13 de fevereiro de 2011

Ativismo societário ou postura colaborativa? Que tal um ativismo participativo?

A matéria publicada na Revista Capital Aberto de janeiro/2011, sob o título “Tribo alternativa”, nos leva a refletir sobre como anda o nosso mercado de capitais, especialmente após anos de disseminação das boas práticas de governança corporativa, tanto nas empresas “veteranas” como nas novatas, além dos enormes avanços na regulação.

O termo “ativismo societário”, talvez por nos remeter ao tempo em que muitas empresas captavam recursos já com a fórmula pronta para subtrair direitos dos acionistas não controladores na assembleia seguinte, ganha muitas vezes uma conotação negativa nos dias de hoje: seria o acionista chato, que tem um espírito questionador, às vezes sendo tachado de encrenqueiro na busca de supostos direitos usurpados. Um investidor que escreve mais cartas para a CVM do que faz/analisa estudos sobre os fundamentos da empresa investida.

Muita calma nessa hora: existem sim investidores que fazem barulho, questionam situações, sem que os demais investidores consigam enxergar qual o real interesse do “valentão”. Será que ele está usando ações alugadas?
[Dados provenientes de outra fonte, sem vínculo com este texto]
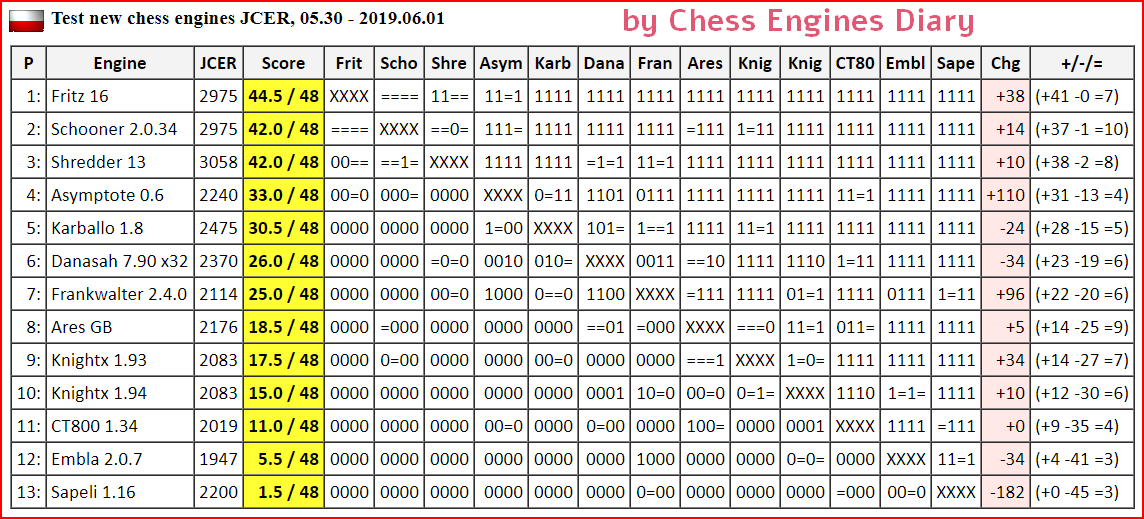 JCER (Jurek Chess Engines Rating) tournaments - Page 15 2019.05.30.TestNewChessEnginesScid.html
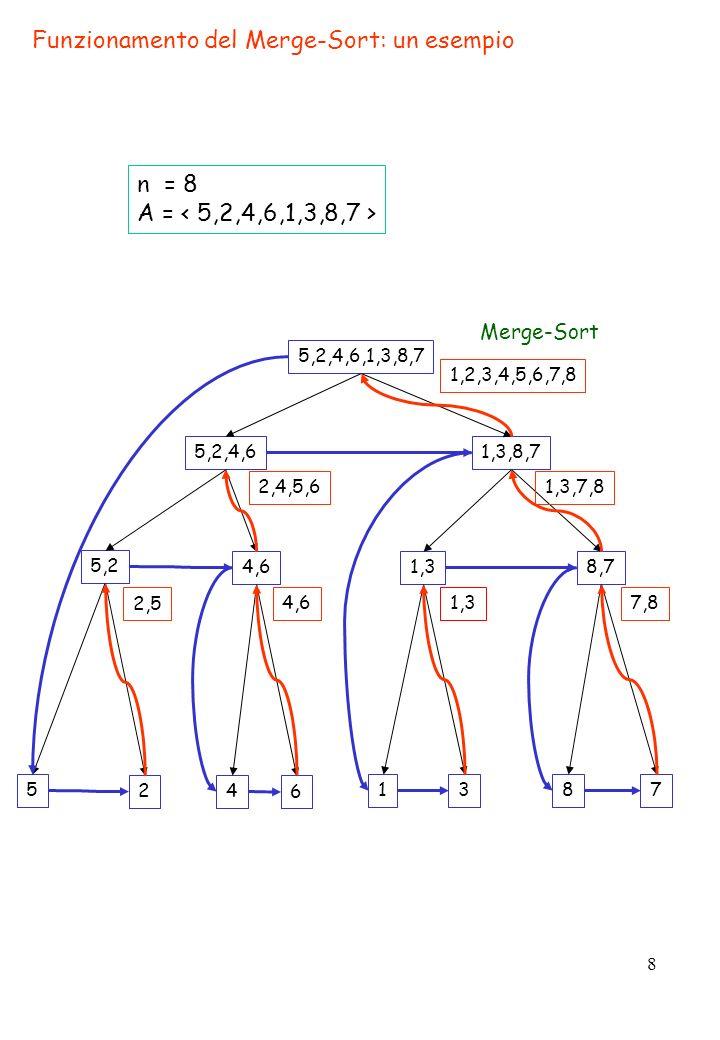 Funzionamento del Merge-Sort: un esempio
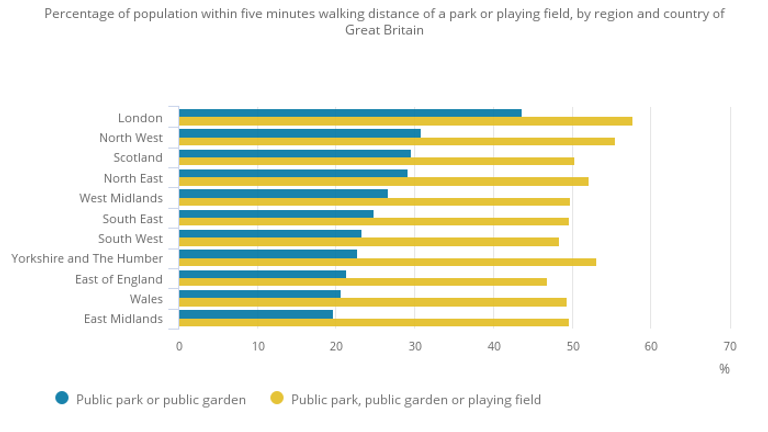 More than a quarter of Britons live within a five minute walk of a park, rising to 44% in London. Data: Ordnance Survey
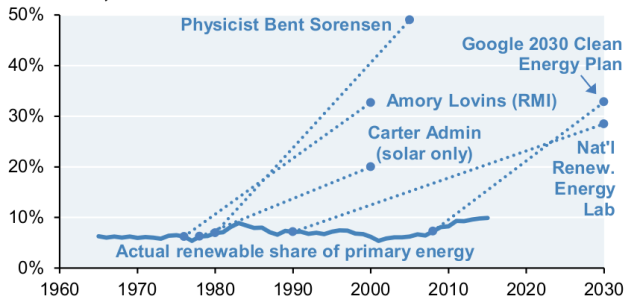 US RE shares of primary energy and projections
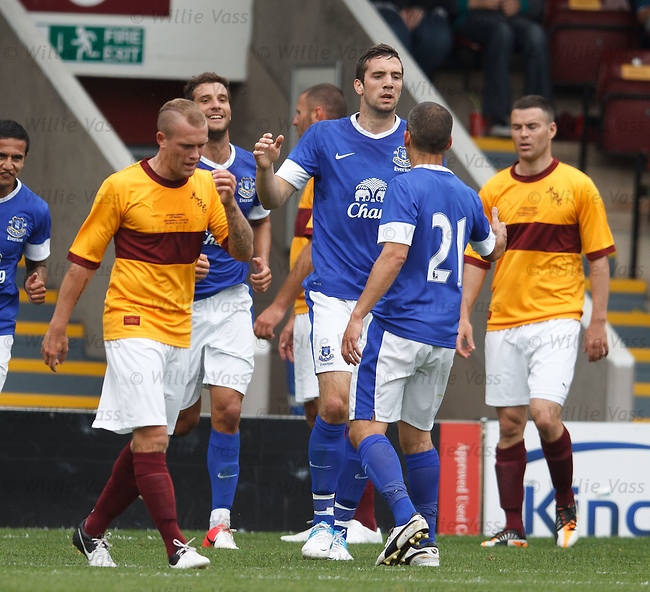 Shane Duffy celebrates his goal for Everton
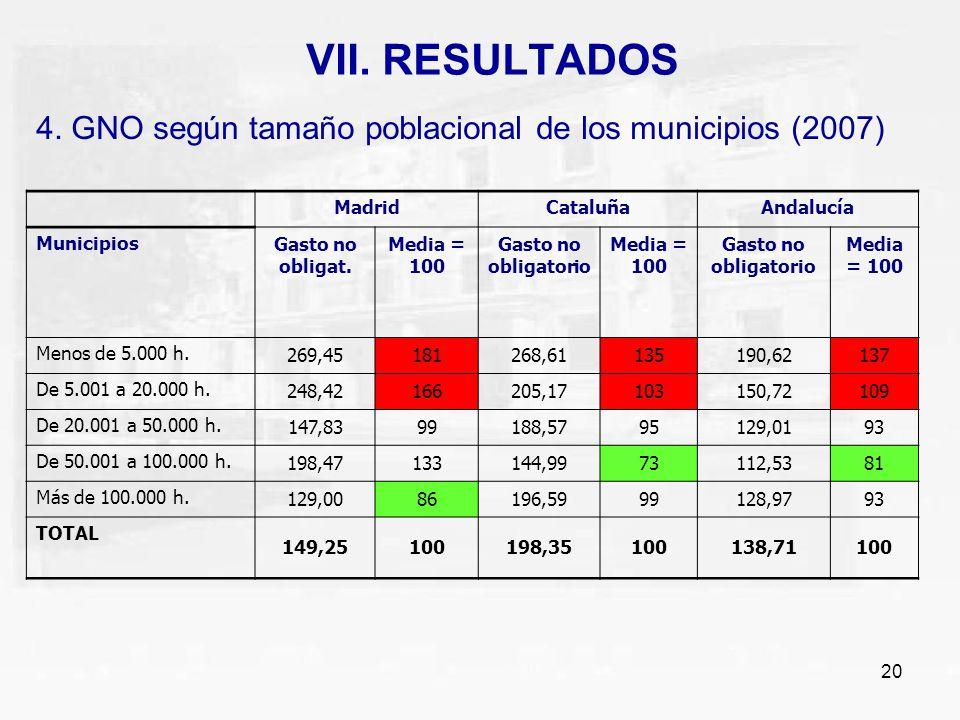 20 VII. RESULTADOS 4. GNO según tamaño poblacional de los municipios (2007) MadridCataluñaAndalucía MunicipiosGasto no obligat. Media = 100 Gasto no o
Será que esse investidor, que veste a capa de “bastião da moralidade”, não está atuando dessa forma porque assumiu posições diversas, mediante a emissão de opções de compra e/ou venda?

Por outro lado, infelizmente as “pegadinhas” em estatutos e nas informações vazias de algumas empresas ainda existem e sugerem que o investidor deve manter uma postura atenta. Isso vale especialmente para aqueles investidores que entram em investimentos sem uma análise mais aprofundada, só olhando o preço da ação no momento e seu potencial de ganho (quanto mais rápido melhor). Como sou formado na escola da análise fundamentalista, concordo com o conceito dos nossos amigos Damasceno e Orenstein: acredito piamente que os investidores que adotam a análise fundamentalista dificilmente serão surpreendidos por “pegadinhas”.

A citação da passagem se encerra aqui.